Today, the federal government introduced the Social Security and Other Legislation Amendment (Supporting the Transition to Work) Bill 2023, which makes permanent the pension and veteran work bonus limit changes passed late last year, but does not go far enough.

“The Bill released today is just more tinkering around the edges of a broken and unfair system which locks pensioners, veterans, and students out of work,” said Mr Davidson.

Although the Bill will enable age pensioners and veterans to earn an extra $4,000 per year, which is welcome, they will still lose up to 69 cents on the dollar when they earn over just $226 per week, and there is no relief for students.

“This is why only three per cent of pensioners in Australia are in work, despite the fact that leading surveys show some 20 per cent want to work, but do not, because of government tax and red tape barriers,” said Mr Davidson.

“This Bill is an opportunity for the Senate to overhaul the legislation and, once and for all, remove the tax and red tape barriers preventing pensioners, veterans and students from getting into work.”

“Australia should be following the New Zealand model where pensioners and veterans do not lose any of their welfare payments should they chose to work, which is why over a quarter of them participate in the labour force.”

In Australia today, there are close to 400,000 job vacancies across the economy, which is 80 per cent higher than pre-Covid, and a fifth of all businesses cannot find the workers they need.

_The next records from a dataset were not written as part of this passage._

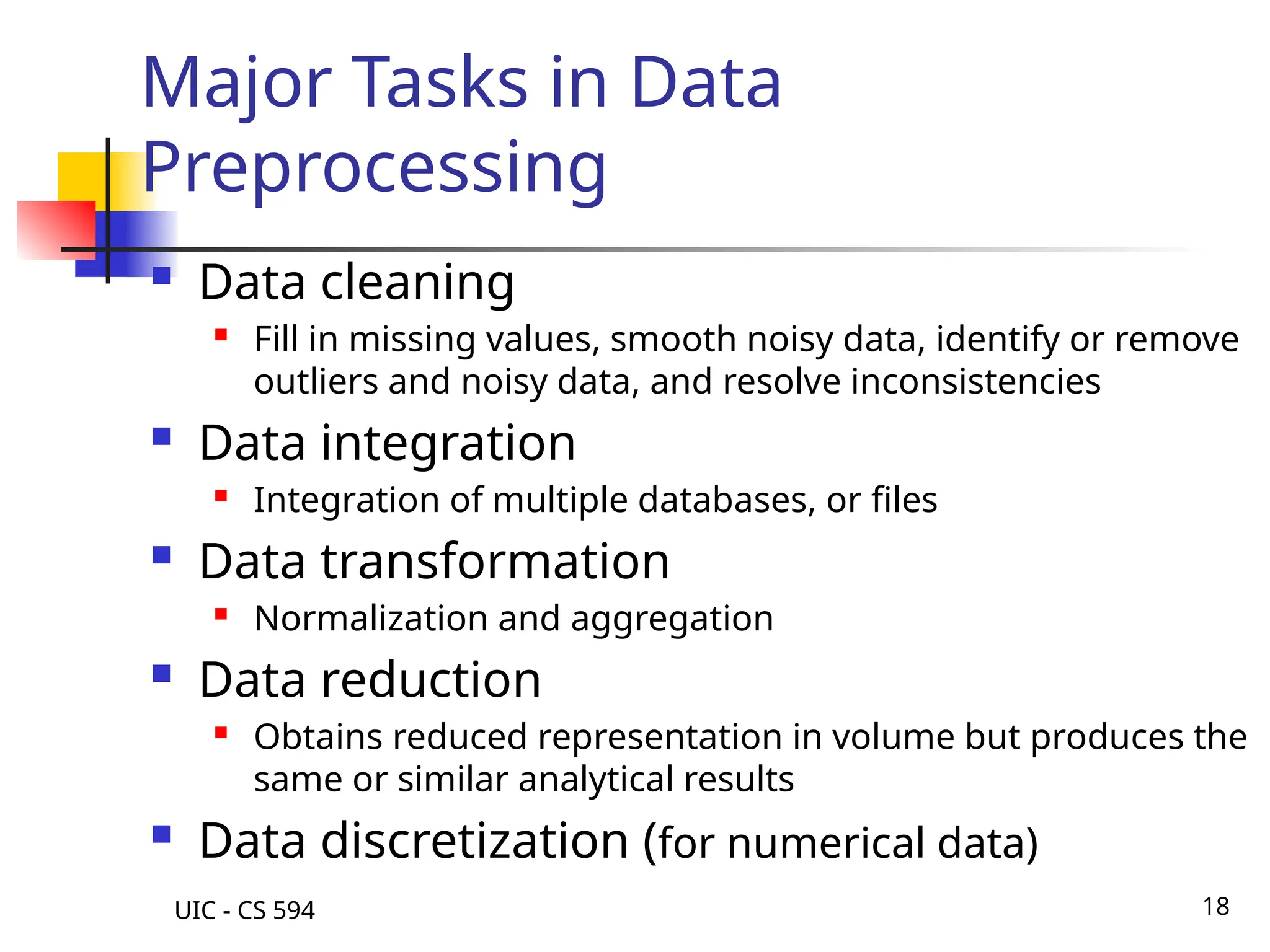 Major Tasks in Data Preprocessing

- Data cleaning
  - Fill in missing values, smooth noisy data, identify or remove outliers and noisy data, and resolve inconsistencies
- Data integration
  - Integration of multiple databases, or files
- Data transformation
  - Normalization and aggregation
- Data reduction
  - Obtains reduced representation in volume but produces the same or similar analytical results
- Data discretization (for numerical data)

UIC - CS 594

18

“Recent IPA research established that it is regional Australia which is most severely impacted by worker shortages, with four out of the five regions most impacted by worker shortages being in regional Western Australian and Queensland,” said Mr Davidson.

“Unfortunately, the federal government remains committed to its lazy, short-sighted, and unsustainable mass migration program rather than pursuing serious, but simple, reforms to get more Australians into work without adding pressure to housing shortages.”